> _What you should do_
In the listing below, how many lines hold "thumb"? Give the number only.

> _Input_
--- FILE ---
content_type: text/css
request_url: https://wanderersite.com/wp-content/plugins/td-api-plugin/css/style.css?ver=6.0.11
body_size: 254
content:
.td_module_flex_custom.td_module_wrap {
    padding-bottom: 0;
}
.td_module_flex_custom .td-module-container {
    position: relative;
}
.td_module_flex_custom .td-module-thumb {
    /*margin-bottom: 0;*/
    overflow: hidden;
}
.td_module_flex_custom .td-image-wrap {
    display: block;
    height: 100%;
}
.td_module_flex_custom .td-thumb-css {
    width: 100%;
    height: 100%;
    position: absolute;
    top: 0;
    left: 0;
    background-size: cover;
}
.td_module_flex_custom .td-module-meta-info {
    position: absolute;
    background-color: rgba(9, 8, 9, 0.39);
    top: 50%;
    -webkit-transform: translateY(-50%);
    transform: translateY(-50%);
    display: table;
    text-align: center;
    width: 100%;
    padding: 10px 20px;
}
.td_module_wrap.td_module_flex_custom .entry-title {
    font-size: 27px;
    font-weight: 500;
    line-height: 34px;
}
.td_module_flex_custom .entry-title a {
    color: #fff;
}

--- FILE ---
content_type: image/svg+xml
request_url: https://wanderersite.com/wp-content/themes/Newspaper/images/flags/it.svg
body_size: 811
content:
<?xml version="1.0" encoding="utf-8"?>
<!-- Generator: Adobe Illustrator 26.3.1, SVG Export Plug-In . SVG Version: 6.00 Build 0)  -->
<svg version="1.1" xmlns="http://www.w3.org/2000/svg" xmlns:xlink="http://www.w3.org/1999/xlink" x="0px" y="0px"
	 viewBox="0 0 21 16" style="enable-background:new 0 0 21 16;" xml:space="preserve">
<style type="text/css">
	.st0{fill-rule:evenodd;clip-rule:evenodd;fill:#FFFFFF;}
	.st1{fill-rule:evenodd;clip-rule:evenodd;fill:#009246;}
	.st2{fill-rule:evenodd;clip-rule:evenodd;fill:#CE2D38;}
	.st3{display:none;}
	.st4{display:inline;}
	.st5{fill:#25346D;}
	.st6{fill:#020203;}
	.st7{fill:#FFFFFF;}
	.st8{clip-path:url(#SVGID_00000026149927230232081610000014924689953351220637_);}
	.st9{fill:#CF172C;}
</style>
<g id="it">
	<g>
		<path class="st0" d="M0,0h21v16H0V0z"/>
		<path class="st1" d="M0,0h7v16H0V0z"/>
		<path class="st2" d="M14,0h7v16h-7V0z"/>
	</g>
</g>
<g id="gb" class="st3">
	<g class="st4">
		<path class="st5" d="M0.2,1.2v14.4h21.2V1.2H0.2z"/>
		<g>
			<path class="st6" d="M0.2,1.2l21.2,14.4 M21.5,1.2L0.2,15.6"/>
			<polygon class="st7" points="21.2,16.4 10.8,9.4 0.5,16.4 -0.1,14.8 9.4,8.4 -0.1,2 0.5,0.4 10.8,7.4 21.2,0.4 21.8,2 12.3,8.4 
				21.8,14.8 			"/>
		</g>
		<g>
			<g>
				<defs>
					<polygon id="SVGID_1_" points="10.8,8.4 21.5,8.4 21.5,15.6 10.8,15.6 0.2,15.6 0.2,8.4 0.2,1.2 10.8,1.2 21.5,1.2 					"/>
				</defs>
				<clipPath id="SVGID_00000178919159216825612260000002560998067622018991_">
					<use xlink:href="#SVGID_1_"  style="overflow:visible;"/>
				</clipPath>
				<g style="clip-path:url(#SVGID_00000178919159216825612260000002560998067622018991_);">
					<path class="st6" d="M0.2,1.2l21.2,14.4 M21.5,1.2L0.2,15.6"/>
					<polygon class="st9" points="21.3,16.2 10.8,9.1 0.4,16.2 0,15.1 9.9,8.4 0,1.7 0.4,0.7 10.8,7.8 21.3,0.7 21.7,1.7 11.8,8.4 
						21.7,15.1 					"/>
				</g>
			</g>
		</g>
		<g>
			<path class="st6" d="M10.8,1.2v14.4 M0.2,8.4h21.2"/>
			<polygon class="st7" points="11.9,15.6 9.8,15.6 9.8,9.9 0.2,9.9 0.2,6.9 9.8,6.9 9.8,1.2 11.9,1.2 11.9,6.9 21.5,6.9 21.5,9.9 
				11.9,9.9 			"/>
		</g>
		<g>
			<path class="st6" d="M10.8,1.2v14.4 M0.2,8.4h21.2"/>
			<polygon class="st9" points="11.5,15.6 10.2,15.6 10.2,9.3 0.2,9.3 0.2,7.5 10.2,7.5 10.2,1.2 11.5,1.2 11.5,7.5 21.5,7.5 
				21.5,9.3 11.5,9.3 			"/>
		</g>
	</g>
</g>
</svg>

> _Written response_
2